# DIRECTIVE
Extract the text of each line below word for word, leaving the pictures out.

# PROVIDED MATERIAL
[Start of Attachment]

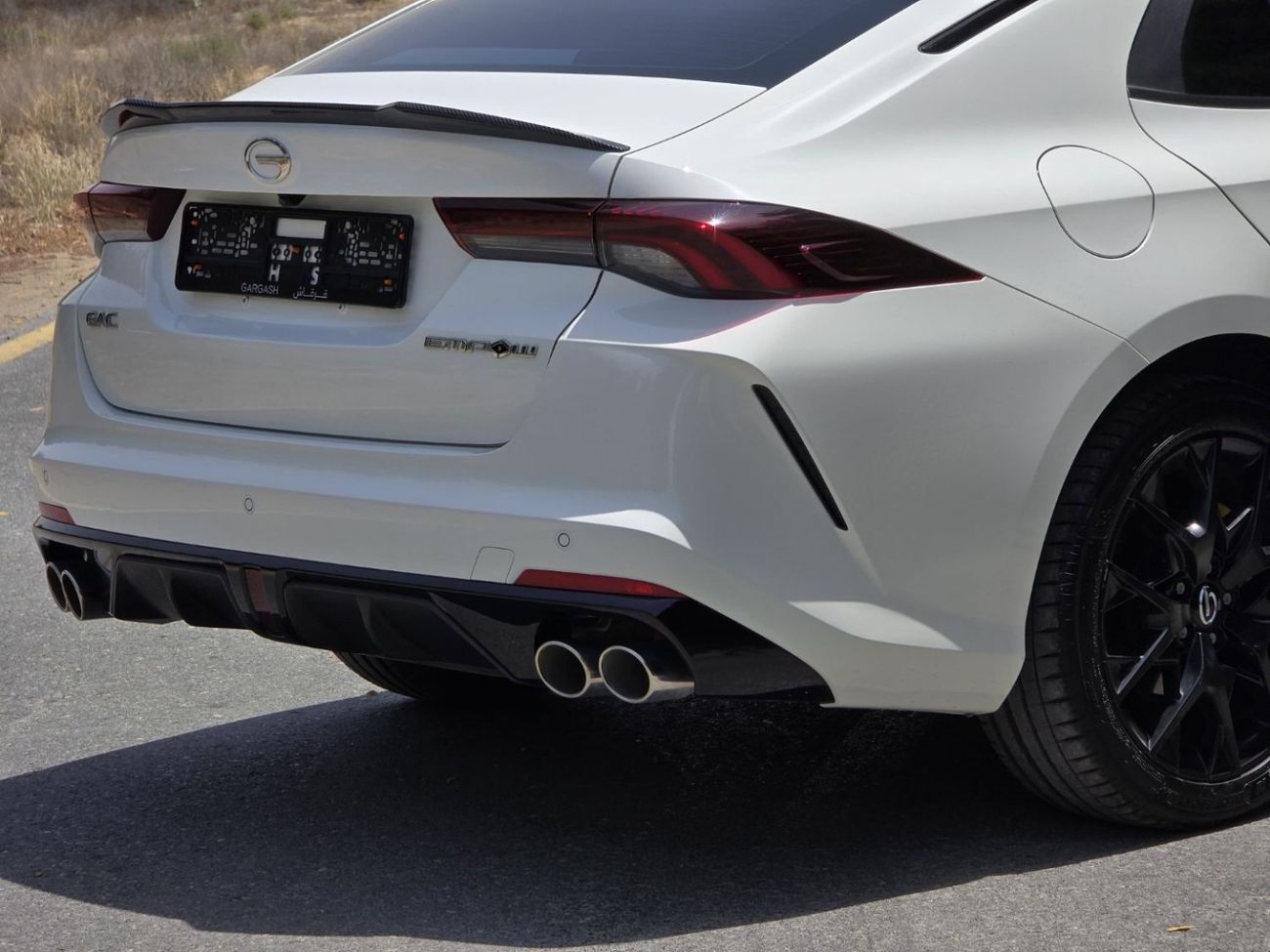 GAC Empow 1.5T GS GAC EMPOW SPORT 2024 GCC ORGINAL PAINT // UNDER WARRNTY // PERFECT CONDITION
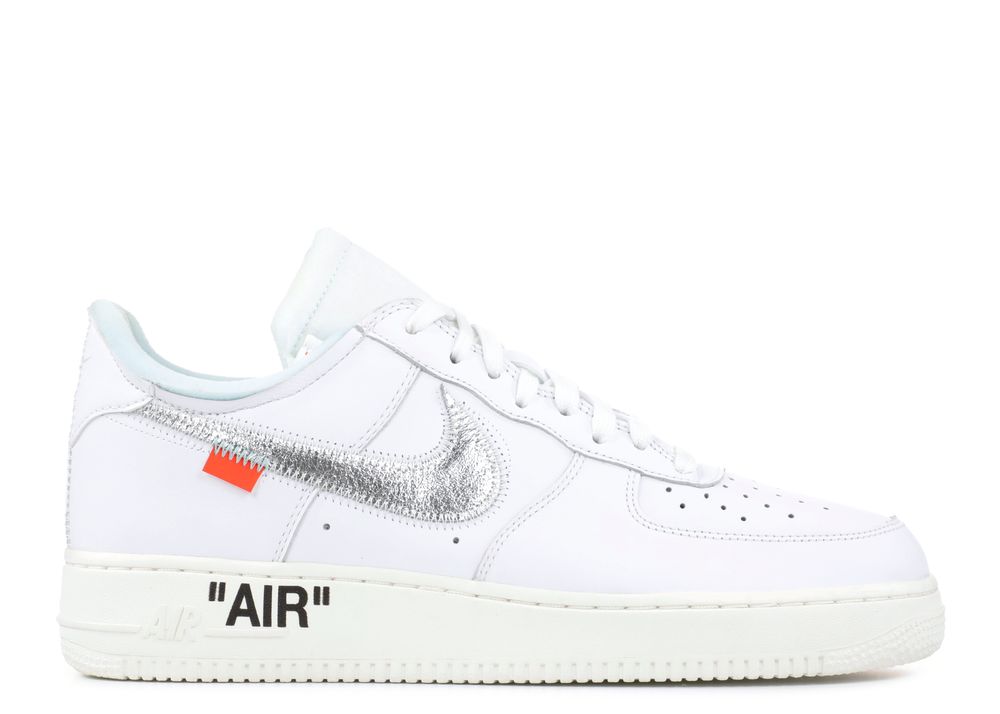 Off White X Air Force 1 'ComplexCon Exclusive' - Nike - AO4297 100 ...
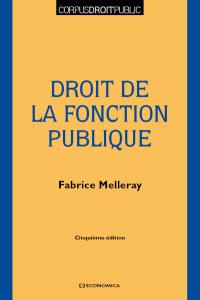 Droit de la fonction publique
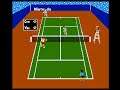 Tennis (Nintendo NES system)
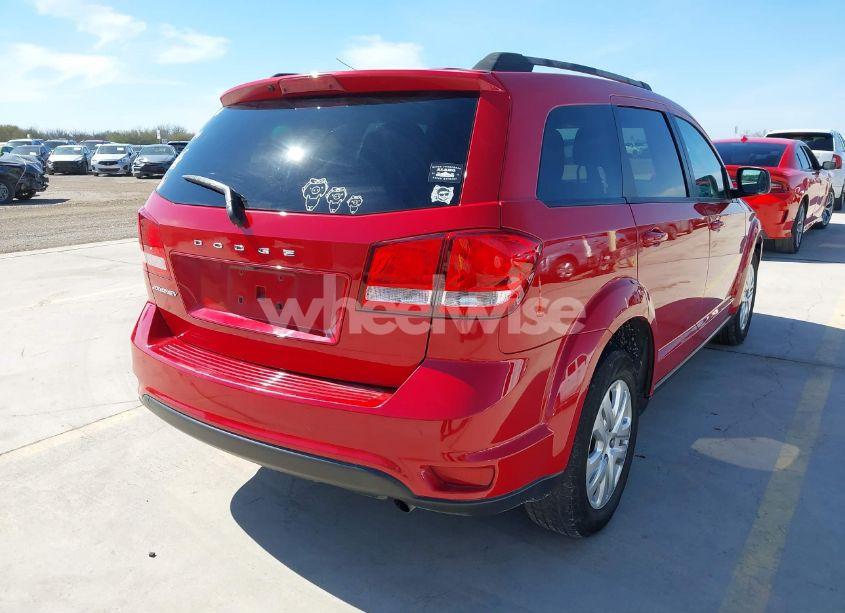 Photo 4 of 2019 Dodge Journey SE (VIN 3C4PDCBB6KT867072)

[End of Attachment]

# SOLUTION FOR THIS PROBLEM
 GAC Empow 1.5T GS GAC EMPOW SPORT 2024 GCC ORGINAL PAINT // UNDER WARRNTY // PERFECT CONDITION
 Off White X Air Force 1 'ComplexCon Exclusive' - Nike - AO4297 100 ...
 Droit de la fonction publique
 Tennis (Nintendo NES system)
 Photo 4 of 2019 Dodge Journey SE (VIN 3C4PDCBB6KT867072)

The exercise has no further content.